The businesses who benefited from greater regulations were the major players in the meatpacking industry. The groups who suffered were smaller mom and pop butchers who could not afford to play by the new rules. The major players, in tandem with the federal government, wrote rules to intentionally crush their competition.
Americans should take note of the fact there is little to no complaint from California’s largest publicly traded corporations about the new law. Big corporations can afford the new law and welcome it. The implementation of such a law actually gives big cap businesses a historical competitive advantage over small cap companies and some private companies, because they can afford to implement costly regulations. Consider Apple, which paid Angela Ahrendt $73.4 million in cash and stock in 2015 for her service to the giant. Then consider other organizations that pay as low as $30 thousand for a board retainer.
To further illustrate the manufactured crisis, fewer than 100 publicly traded companies headquartered in California have zero women serving on their board… out of 761 companies. With one out of seven companies without a female board member, the crisis necessitating a law to fix it is reminiscent of Hillary Clinton’s manufactured crisis over day care. Only 14 percent of families polled listed day care needs in their top three needs as Hillary put forth her demand for government intervention.

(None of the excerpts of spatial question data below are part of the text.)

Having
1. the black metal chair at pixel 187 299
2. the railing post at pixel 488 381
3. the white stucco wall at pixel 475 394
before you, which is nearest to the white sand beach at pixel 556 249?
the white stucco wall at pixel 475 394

With the help of incorrect scientific research methods, as pointed out by Eagley, California has made an ill-informed case for social engineering and corporatism. California as a progressive activist state spent over forty years suing the Boy Scouts of America until the organization folded to progressive values. Membership has fallen by half over the last five years, and Scouts BSA (the new name) is now considering filing for bankruptcy. California also sets the standards for other states, such as the case of being the first state to legalize recreational marijuana use. The point: California activism works.
Another challenge is the treatment of women as placeholders on corporate boards. Talented, insightful, and innovative women may find themselves simply present for the corporation to meet its diversity quota. Boards will likely have to dismiss a current board member who is male, or create another board seat. The creation of a board seat may mean that a role is created to simply meet the quota, not meet an actual need by the corporation.
Other corporations will simply migrate to other states. The current diaspora from Silicon Valley already sees corporations head for locales like Austin, Detroit, and Huntsville, Alabama. These locations are cheaper, with lower costs of living than San Francisco. Throw a $100K penalty on a small cap corporation and that might serve as the straw that broke the camel’s back.
Finally, IPOs will definitely need to adjust their pitches for venture capital with a plan to have diverse boards before the first VC check is cashed. This planning will be key to ensure that a start-up qualifies to file for an initial public offering as it matures. If California prohibits corporations from filing an IPO based on its board composition, then the state will successfully achieve greater corporatist control of big firms. Big firms, due to their loyalty to California, will now have greater competitive advantage as new entrants to the market will face mounting regulations and obstacles to become publicly traded.